Changing the clustered index

  • To be sure, on large tables, it's not just an obsession.

    --Jeff Moden


    RBAR is pronounced "ree-bar" and is a "Modenism" for Row-By-Agonizing-Row.
    First step towards the paradigm shift of writing Set Based code:
    ________Stop thinking about what you want to do to a ROW... think, instead, of what you want to do to a COLUMN.

    Change is inevitable... Change for the better is not.


    Helpful Links:
    How to post code problems
    How to Post Performance Problems
    Create a Tally Function (fnTally)

  • It's also a bit odd for me to have you tell me not to be so concerned with the speed of imports when you, yourself, have posted just such a concern at http://www.sqlservercentral.com/Forums/FindPost1664429.aspx. 😉

    --Jeff Moden


    RBAR is pronounced "ree-bar" and is a "Modenism" for Row-By-Agonizing-Row.
    First step towards the paradigm shift of writing Set Based code:
    ________Stop thinking about what you want to do to a ROW... think, instead, of what you want to do to a COLUMN.

    Change is inevitable... Change for the better is not.


    Helpful Links:
    How to post code problems
    How to Post Performance Problems
    Create a Tally Function (fnTally)

  • Jeff Moden (2/27/2015)


    It's also a bit odd for me to have you tell me not to be so concerned with the speed of imports when you, yourself, have posted just such a concern at http://www.sqlservercentral.com/Forums/FindPost1664429.aspx. 😉

    The concern there is the overhead adding by forcing the varchar(50) to be in a separate nonclustered index, thus doubling I/O for every INSERT.

    And, as I noted above, forcing the varchar(50) to a separate nonclus index also doubles the I/O on every lookup. That's not one I/O being doubled, btw, but one for each level of index, typically three for millions of rows.

    The INSERT speed will also be slower with an additional index to load, particularly since that index will fragment.

    The table with identity will not have 0% freespace either. And all INSERTs have to be serialized, so that identity numbers can be sequentially assigned.

    For this specific table, since SELECTs always specify specific key value(s), why force additional index(es), with subsequent maintenance, adjusting to keep the index covering, etc.? It just doesn't make sense at all from a performance perspective. The only reason seems to be to avoid a varchar(50) as a clustering key: that's just wrong since the varchar(50) is the only index needed.

    SQL DBA,SQL Server MVP(07, 08, 09) A socialist is someone who will give you the shirt off *someone else's* back.

  • ScottPletcher (2/27/2015)


    Jeff Moden (2/27/2015)


    It's also a bit odd for me to have you tell me not to be so concerned with the speed of imports when you, yourself, have posted just such a concern at http://www.sqlservercentral.com/Forums/FindPost1664429.aspx. 😉

    The concern there is the overhead adding by forcing the varchar(50) to be in a separate nonclustered index, thus doubling I/O for every INSERT.

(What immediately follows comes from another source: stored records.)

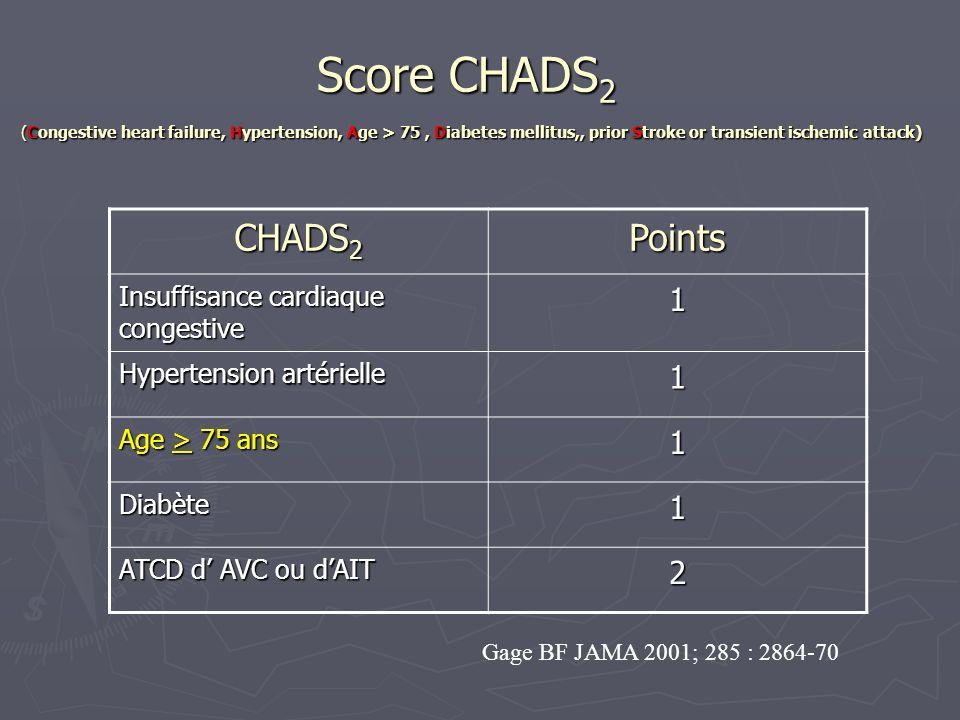 Risque absolu dAVC ischémique Score CHADS 2 FA non valvulaire (en labsence danticoagulant)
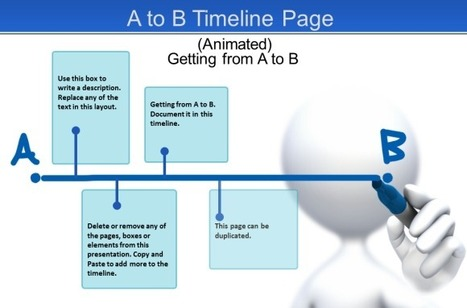 powerpoint templates in training in business scoopit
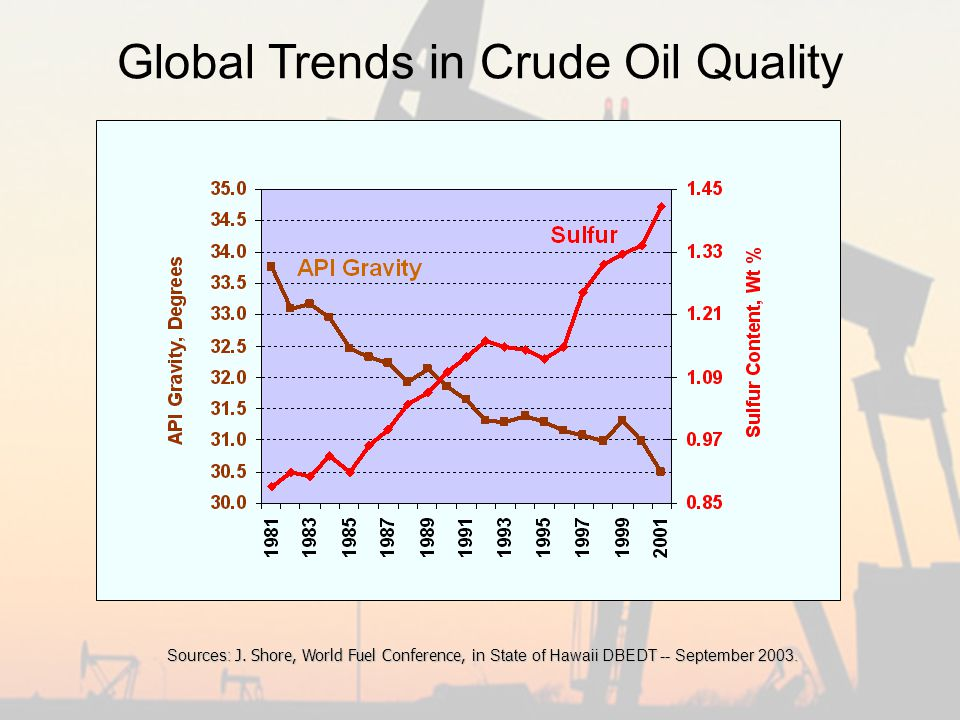 Global Trends in Crude Oil Quality Sources: J.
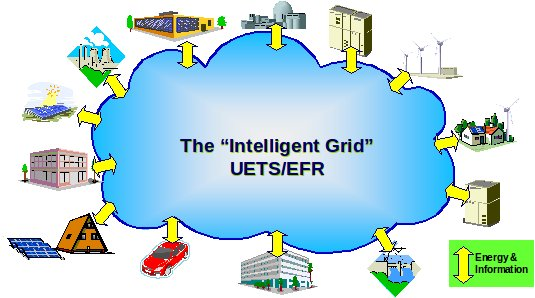 Intelligent Grid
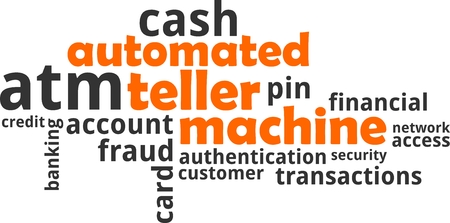 A word cloud of automated teller machine related items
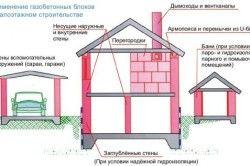 Будинок з газобетону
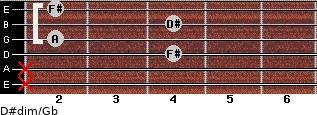 D#dim/Gb for guitar on frets x, x, 4, 2, 4, 2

    And, as I noted above, forcing the varchar(50) to a separate nonclus index also doubles the I/O on every lookup. That's not one I/O being doubled, btw, but one for each level of index, typically three for millions of rows.

    The INSERT speed will also be slower with an additional index to load, particularly since that index will fragment.

    The table with identity will not have 0% freespace either. And all INSERTs have to be serialized, so that identity numbers can be sequentially assigned.

    For this specific table, since SELECTs always specify specific key value(s), why force additional index(es), with subsequent maintenance, adjusting to keep the index covering, etc.? It just doesn't make sense at all from a performance perspective. The only reason seems to be to avoid a varchar(50) as a clustering key: that's just wrong since the varchar(50) is the only index needed.

    Imagine an "out-of-insert-order" index (clustered or otherwise) that creates a page split for every insert. On large tables, it can very quickly become a serious problem especially if that index is the clustered index.

    --Jeff Moden


    RBAR is pronounced "ree-bar" and is a "Modenism" for Row-By-Agonizing-Row.
    First step towards the paradigm shift of writing Set Based code:
    ________Stop thinking about what you want to do to a ROW... think, instead, of what you want to do to a COLUMN.

    Change is inevitable... Change for the better is not.


    Helpful Links:
    How to post code problems
    How to Post Performance Problems
    Create a Tally Function (fnTally)

  • Jeff Moden (2/27/2015)


    ScottPletcher (2/27/2015)


    Jeff Moden (2/27/2015)


    It's also a bit odd for me to have you tell me not to be so concerned with the speed of imports when you, yourself, have posted just such a concern at http://www.sqlservercentral.com/Forums/FindPost1664429.aspx. 😉

    The concern there is the overhead adding by forcing the varchar(50) to be in a separate nonclustered index, thus doubling I/O for every INSERT.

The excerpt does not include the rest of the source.